▸ Page:
Derrière le rêve d'une traduction transparente
des pensées et des relations -dont on traitera dans le prochain
article- se manifeste le fantasme actif des apôtres du "cyberspace"
: transférer l'interaction sociale dans les réseaux "immatériels",
en restituant toutes leurs composantes opérationnelles, pragmatiques
et affectives. Concevoir que la tendance télétechnique recherche
ces conditions "charnelles" de l'échange social est une chose, penser
ce mouvement totalement accompli en est une autre.
Ce qui fait problème dans la "cybermania", c'est l'illusion
de la substitution de la présence physique par la télé-présence.
Comme si on extrapolait la logique des télécommunications
jusqu'à leur faire jouer un rôle qu'elles ne peuvent tenir
: celui de concrétiser, à l'identique, la rencontre des corps.
Voix, visage, silhouette, présence virtuelle, retour d'effort, l'Espace
du savoir que dessine P. Lévy est un espace des réseaux,
de présence à distance, un milieu d'interfaces techniques.
Que de tels outils augmentent la puissance de transcription,
la lisibilité des relations, nul n'en disconviendra. (8)
Mais qu'une telle entreprise puisse, ne serait-ce que s'approcher de la
description réaliste des situations cognitives, relationnelles,
affectives, il y a tout lieu d'en douter. A supposer qu'un tel projet soit
réalisable, il sous-emploierait l'efficacité des outils informatisés
qui révèlent leur puissance en traitant les informations,
en les transformant, en exprimant des rapports cachés plutôt
qu'en essayant de les mimer.
A poursuivre un projet de vie sociale parallèle s'exprimant
dans les réseaux, on rate le génie propre à ces configurations
: jouer alternativement et simultanément sur les deux plans, celui
des relations ordinaires basées sur la présence physique
et celui de la présence virtuelle.
Il y a deux manières -complémentaires- d'être
déplacé. La première opère par modélisation/simulation
et, éventuellement, transport de ces modèles à distance
avec pour horizon la reproduction de l'existant. C'est ce qu'on pourrait
nommer le transport kinesthésique : déplacement de la voix
par le téléphone, de l'image par le visiophone, du toucher
par certaines applications de réalité virtuelle. La deuxième
s'écarte de cette tentation mimétique. Elle exploite la simulation
dans une autre perspective : augmenter ou transformer l'expérience,
créer de nouveaux êtres hybridants acteurs humains, animaux,
systèmes techniques (se déplacer comme une abeille dans un
environnement de réalité virtuelle, par exemple). Le projet
de télébureautique virtuelle DIVE (9)

▸ Données enregistrées:
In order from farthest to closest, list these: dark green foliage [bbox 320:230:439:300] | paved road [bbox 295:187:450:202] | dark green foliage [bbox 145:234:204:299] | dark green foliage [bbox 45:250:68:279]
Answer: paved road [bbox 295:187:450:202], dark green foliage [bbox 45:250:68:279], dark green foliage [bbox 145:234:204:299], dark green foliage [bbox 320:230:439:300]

▸ Consigne: Recopiez sans rien changer le passage de l'extrait consacré à la télé-présence qui va de « Derrière le rêve » à « rencontre des corps. ». Seul l'extrait consacré à la télé-présence doit servir à répondre.

▸ Réponse attendue:
Derrière le rêve d'une traduction transparente
des pensées et des relations -dont on traitera dans le prochain
article- se manifeste le fantasme actif des apôtres du "cyberspace"
: transférer l'interaction sociale dans les réseaux "immatériels",
en restituant toutes leurs composantes opérationnelles, pragmatiques
et affectives. Concevoir que la tendance télétechnique recherche
ces conditions "charnelles" de l'échange social est une chose, penser
ce mouvement totalement accompli en est une autre.
Ce qui fait problème dans la "cybermania", c'est l'illusion
de la substitution de la présence physique par la télé-présence.
Comme si on extrapolait la logique des télécommunications
jusqu'à leur faire jouer un rôle qu'elles ne peuvent tenir
: celui de concrétiser, à l'identique, la rencontre des corps.